◆ PAGE TEXT ◆
= = = = = = =
Figure 5c shows the stress–strain curves of Samples 1, 6, and 7 under different unloading time. It can be seen that the sample with the shortest unloading time (2 min) has the highest strain, and with the extension of unloading time (3 mins, 4 mins), there is a small strain change in the sample. After the four cycles, the hysteresis loops of Samples 6, 1, and 7 are located at abscissa positions of 0.3285 × 10^–3, 0.2502 × 10^–3 and 0.2593 × 10^–3, respectively. This is because the elastic strain generated by the sample during the loading stage recovers during the unloading stage. The longer the unloading time, the more complete the elastic strain recovery of the sample. In the fourth cyclic unloading stage, the unloading time of sample 6 is the shortest, and the elastic strain recovery of the sample is incomplete, and the strain of sample 6 is the largest; while the unloading time of Samples 1 and 7 is longer, and the elastic strain recovery is complete, Therefore, the strain changes of the two groups of samples are not significant.

Figure 5d shows the stress–strain curves of Samples 1, 8 and 9 under the different seepage pressures. It can be found that the an increase in seepage pressure causes a rightward shift of the hysteresis loop in the stress–strain curve of the sample. After the four cycles, the hysteresis loops of Samples 8, 1, and 9 are located at abscissa positions of 0.0792 × 10^–3, 0.2502 × 10^–3 and 0.7825 × 10^–3, respectively. The rock particles within the sample undergo migration as a result of water seepage behavior. The higher the water pressure, the more severe the particle loss inside the sample, and the greater the damage and deformation of the sample. Consequently, the hysteresis loop of the stress–strain curve of the sample shifts towards the right side of the horizontal axis.
= = = = = = =
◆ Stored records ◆

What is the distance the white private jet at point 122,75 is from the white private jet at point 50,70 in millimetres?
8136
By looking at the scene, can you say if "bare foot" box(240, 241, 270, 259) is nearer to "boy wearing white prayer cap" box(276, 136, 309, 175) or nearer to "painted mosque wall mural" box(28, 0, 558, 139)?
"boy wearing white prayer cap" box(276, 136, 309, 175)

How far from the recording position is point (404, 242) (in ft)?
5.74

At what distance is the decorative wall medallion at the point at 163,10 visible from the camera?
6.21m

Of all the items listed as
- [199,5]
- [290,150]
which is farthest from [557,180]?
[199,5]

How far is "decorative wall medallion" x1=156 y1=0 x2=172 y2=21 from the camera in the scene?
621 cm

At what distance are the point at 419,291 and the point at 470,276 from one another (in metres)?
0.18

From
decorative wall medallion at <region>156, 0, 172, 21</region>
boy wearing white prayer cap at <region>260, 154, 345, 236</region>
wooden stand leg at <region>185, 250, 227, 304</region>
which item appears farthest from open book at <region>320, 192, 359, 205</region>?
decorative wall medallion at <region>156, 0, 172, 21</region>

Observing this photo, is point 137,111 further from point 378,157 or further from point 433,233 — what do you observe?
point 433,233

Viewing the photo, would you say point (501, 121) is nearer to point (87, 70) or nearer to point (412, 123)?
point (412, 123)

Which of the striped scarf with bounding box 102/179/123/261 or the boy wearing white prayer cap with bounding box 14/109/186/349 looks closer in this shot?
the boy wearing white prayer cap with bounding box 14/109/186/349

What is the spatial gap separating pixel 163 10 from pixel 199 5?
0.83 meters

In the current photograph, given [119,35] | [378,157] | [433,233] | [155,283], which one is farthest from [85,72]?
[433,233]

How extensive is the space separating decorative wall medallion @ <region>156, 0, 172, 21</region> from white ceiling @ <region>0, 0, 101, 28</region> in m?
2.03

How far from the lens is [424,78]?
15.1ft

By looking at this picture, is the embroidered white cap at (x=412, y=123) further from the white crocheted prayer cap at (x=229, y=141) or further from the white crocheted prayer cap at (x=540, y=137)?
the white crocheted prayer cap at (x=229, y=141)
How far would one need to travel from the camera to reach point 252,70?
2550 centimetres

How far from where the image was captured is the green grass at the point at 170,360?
= = = = = = =
◆ PROBLEM TO SOLVE ◆
Using the stress–strain curve text, list every sample number it mentions, in ascending order.

◆ PROBLEM SOLUTION ◆
1, 6, 7, 8, 9